Stand’s Darfur Digest is a monthly report which contains analysis on current events relevant to the crisis in Darfur and offers a unique Canadian perspective. It chronicles developments in four areas: Canadian politics, the security situation, negotiations and engagement, and humanitarian affairs.
I. Executive Summary
Canadian Politics and Darfur: Newly-appointed Foreign Minister Lawrence Cannon issued a statement supporting the Government of Sudan’s announcement of a unilateral ceasefire in Darfur. There was no mention of Darfur in the Speech from the Throne. Defence Minister Peter MacKay hinted that Canadian troops could still play a role in Afghanistan after the 2011 end-date for the mission, but if not, Canadian Forces could be called to participate elsewhere in the world.
Security in Darfur: The security situation in Darfur came under international attention in November as Sudanese President Omar al-Bashir announced a ceasefire in the region. Despite this, days after the ceasefire announcement there were reports of bombings and UNAMID peacekeepers being attacked. The Indonesian Formed Police Unit (FPU) conducted its first confidence building mission to Internally Displaced Persons (IDP) camps in Northern Darfur.
Negotiations and Engagement in Darfur: The ICC Prosecutor presented evidence against three rebel commanders for their role in the September 2007 attack against peacekeepers in Darfur.

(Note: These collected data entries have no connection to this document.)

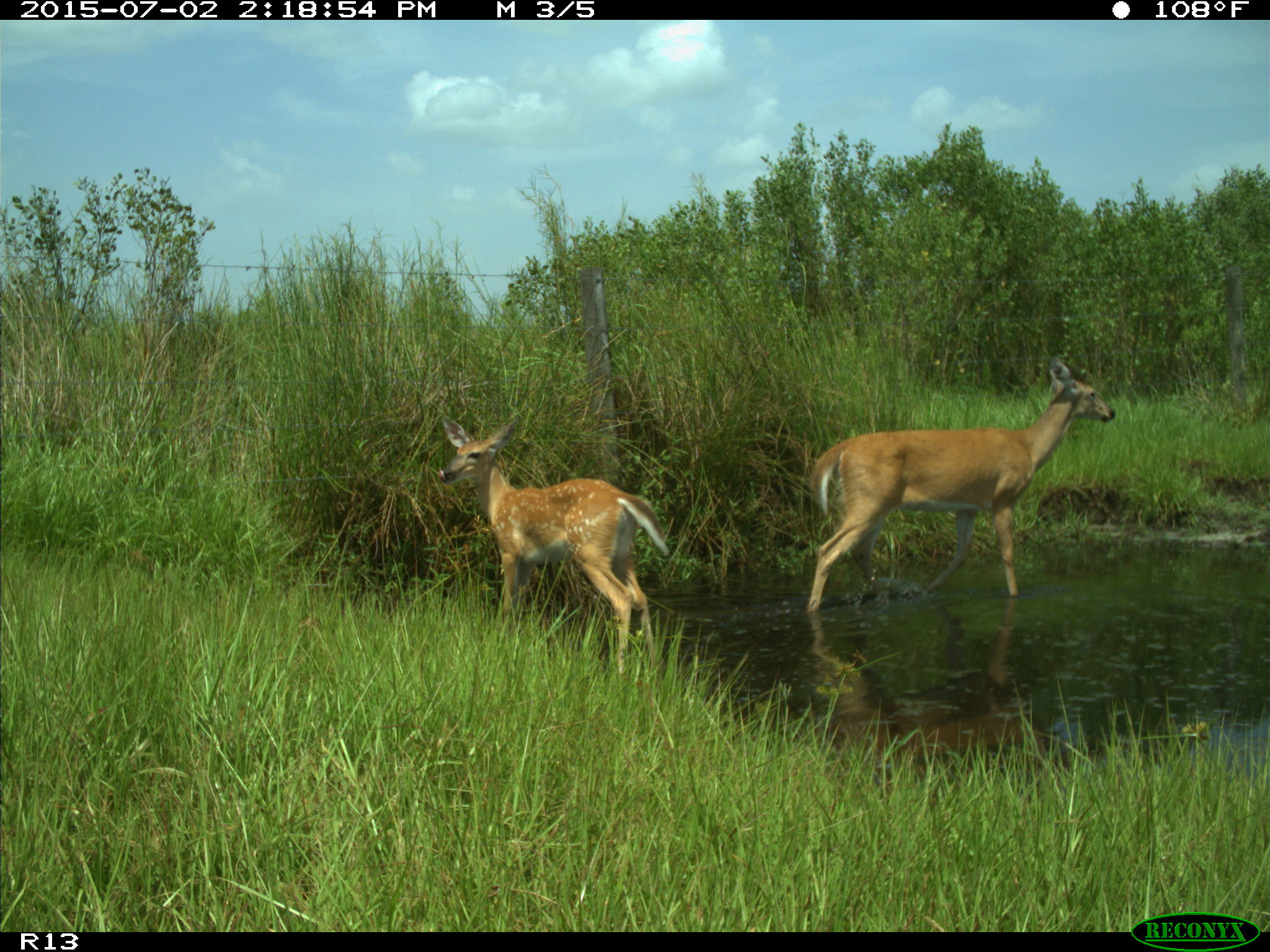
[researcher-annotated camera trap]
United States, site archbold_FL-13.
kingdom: Animalia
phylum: Chordata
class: Mammalia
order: Artiodactyla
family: Cervidae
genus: Odocoileus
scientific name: Odocoileus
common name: deer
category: unidentified deer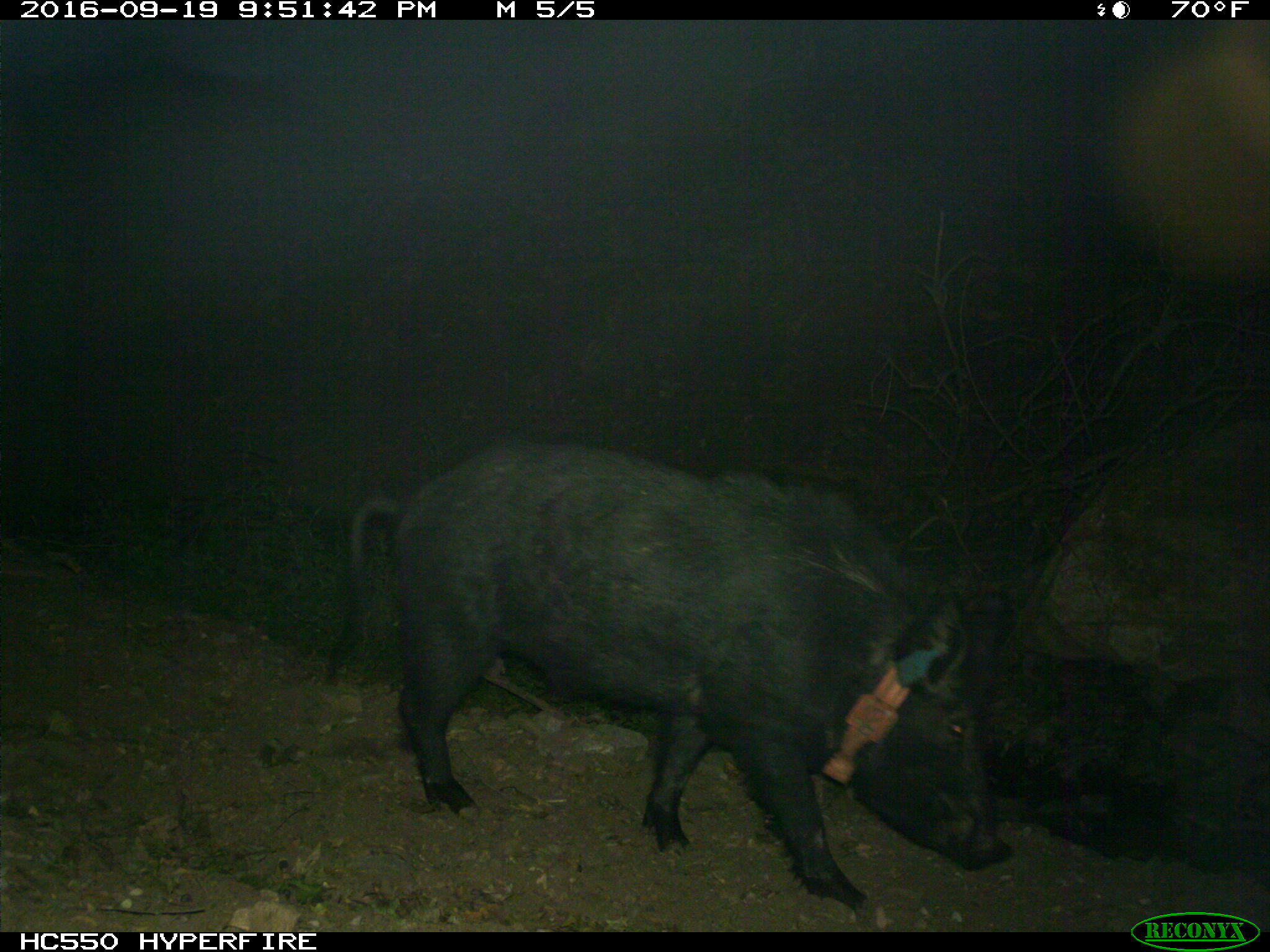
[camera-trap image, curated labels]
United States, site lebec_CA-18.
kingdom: Animalia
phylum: Chordata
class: Mammalia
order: Artiodactyla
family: Suidae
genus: Sus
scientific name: Sus scrofa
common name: wild boar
Sus scrofa (wild boar).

The Arab League and the African Union called on the UN Security Council to suspend the July 2008 ICC charges against al-Bashir. However, the Bush administration has stated that it will veto the effort. In mid-November the Sudanese government called for a ceasefire. This ceasefire, however, was short lived as rebel groups accused the government of attacking an area in northern Darfur. One of the rebel groups (JEM) demanded direct talks with Khartoum and said it would not go to a planned peace conference in Qatar if it involved a large number of Darfur’s fractured insurgent movements.
The Humanitarian Situation in Darfur: The United Nations launched the 2009 Work Plan for Sudan in November, valued at $2.2 billion, but a global recession could make it hard to attract the necessary money. On the ground, aid workers fear that Darfur IDP camps will breed long-term dangers, as frustration mounts among the civilian population and violence hampers humanitarian work. A recent UN investigation uncovered that Sudanese officials are working with Chadian rebel forces against the aid community. Meanwhile, dry roads means more access for aid vehicles to reach isolated populations, while the UN relief chief visited Darfur at the end of November.
II. Policy Recommendations
1. Build on Canada’s recent commitments to Darfur by appointing a Special Envoy to the region. A Special Envoy could strengthen Canadian policymaking on Darfur in three key ways: 1) providing the world with a public face for Canada’s efforts on Darfur, 2) providing a presence on the ground in Sudan, and 3) coordinating an integrated “all of Sudan” approach to Canadian peacebuilding. Specifically, a Special Envoy could play a key role in assisting efforts of the Darfuri rebel groups to form a unified and coherent bargaining position, a critical success factor for renewed negotiations.
2. The Canadian government should pursue targeted divestment from Sudan conditioned on the Sudanese government’s cessation of atrocities in Darfur and active engagement in the peace process.
3. Canada’s mission to the UN should engage more actively in multilateral diplomacy at the UN to bring renewed prominence to the Darfur issue internationally and rally greater international support for conflict resolution efforts.